Wholesale prices increased 3.42 percent in the week ended Sept. 22, compared with a 3.23 percent gain in the previous week, the Ministry of Commerce & Industry said in New Delhi today. Analysts expected inflation to slow to 3.20 percent.
The Reserve Bank of India is concerned inflation may accelerate as record foreign investment has increased the cash available for commercial banks to lend. The central bank yesterday increased the limit on the sale of bonds this year to drain excess money supply and check price gains.
``Higher liquidity leads to inflationary pressure,'' said Dharmakirti Joshi, the Mumbai-based principal economist at rating company Crisil Ltd., the local unit of Standard & Poor's. ``The central bank would be looking at the upside risks to inflation. If the kind of inflows we have seen so far continues, they will have to raise the cash reserve ratio.''
India's central bank has been relying on the cash reserve ratio, or the proportion of deposits that lenders need to place with it as reserves, to curb bank lending and check consumer demand. It has raised it four times since December, which has helped slow loans growth and inflation.
Joshi expects the Reserve Bank to raise the ratio again as early as Oct. 30, the scheduled date for the central bank's next monetary policy announcement.
Bond Yields
Ten-year bonds declined, pushing the yield to a one-month high, after the central bank signaled it will sell more short- term debt, reducing the amount of funds available to buy existing securities. The yield on the benchmark 7.99 percent bond due July 2017 gained 2 basis points to 7.91 percent in Mumbai, the highest since Aug. 30, according to the central bank's trading system.
India and China, the two fastest-growing major economies, are restricting bank lending even as other central banks including the U.S. Federal Reserve and the Bank of England are either cutting their benchmark rates or keeping them on hold.

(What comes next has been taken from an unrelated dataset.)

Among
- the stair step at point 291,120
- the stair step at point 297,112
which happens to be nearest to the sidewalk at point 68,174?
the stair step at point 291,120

China raised interest rates on Sept. 14 for the fifth time since March to curb the fastest inflation since 1996. China is flooded with cash from a trade surplus that reached a record $161.8 billion in the first eight months of this year, pushing up consumer prices at twice the central bank's target pace and raising the risk of asset bubbles.

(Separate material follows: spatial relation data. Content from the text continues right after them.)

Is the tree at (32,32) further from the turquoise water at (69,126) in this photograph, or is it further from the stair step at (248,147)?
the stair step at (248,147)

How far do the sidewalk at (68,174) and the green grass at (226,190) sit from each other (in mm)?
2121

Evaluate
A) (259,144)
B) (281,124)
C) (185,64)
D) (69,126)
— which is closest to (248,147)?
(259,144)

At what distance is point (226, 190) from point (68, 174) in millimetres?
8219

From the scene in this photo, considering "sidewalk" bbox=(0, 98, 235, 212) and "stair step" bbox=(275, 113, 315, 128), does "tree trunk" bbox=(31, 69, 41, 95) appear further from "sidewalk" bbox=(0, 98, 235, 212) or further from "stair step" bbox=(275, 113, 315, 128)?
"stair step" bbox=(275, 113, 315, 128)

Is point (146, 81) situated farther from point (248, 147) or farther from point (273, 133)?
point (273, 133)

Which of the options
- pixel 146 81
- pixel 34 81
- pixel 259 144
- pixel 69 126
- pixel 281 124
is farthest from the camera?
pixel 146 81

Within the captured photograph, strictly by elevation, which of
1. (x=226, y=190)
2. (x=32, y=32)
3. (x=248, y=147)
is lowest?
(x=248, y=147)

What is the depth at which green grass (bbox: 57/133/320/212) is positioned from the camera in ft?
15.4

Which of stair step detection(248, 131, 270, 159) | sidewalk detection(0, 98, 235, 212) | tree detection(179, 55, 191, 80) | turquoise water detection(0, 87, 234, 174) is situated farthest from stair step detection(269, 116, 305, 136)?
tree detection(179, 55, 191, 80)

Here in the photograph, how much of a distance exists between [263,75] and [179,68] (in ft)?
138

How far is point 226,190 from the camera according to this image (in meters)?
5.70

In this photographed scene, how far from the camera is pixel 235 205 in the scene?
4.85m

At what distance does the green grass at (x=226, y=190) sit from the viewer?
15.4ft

Overseas investors bought a net 5.75 billion rupees ($140.9 million) of Indian shares yesterday, taking their total equity purchases this year to a record $14.54 billion, the stock market regulator said.
Stocks, Rupee
Foreign share-buying has pushed stocks up 29 percent this year to near an all-time high, causing the rupee to jump 12 percent, the fastest gain in at least 33 years.
To stem the currency's gain and protect exports, which make up a third of India's economy, the central bank sold rupees worth $21 billion in the first four months of this fiscal year, almost equal to last year's entire sales, causing money supply to expand.
The rupee rose 0.9 percent to 39.491 against the dollar this week at the 5 p.m close in Mumbai, according to data compiled by Bloomberg.
Foreign investors are buying shares and building factories in India to take advantage of the nation's record growth. South Asia's largest economy has grown an average 8.6 percent in the past four years.
India today revised the inflation rate for the week ended July 28 to 4.70 percent from 4.45 percent. The government revises the inflation rate after a delay of two months on additional price data.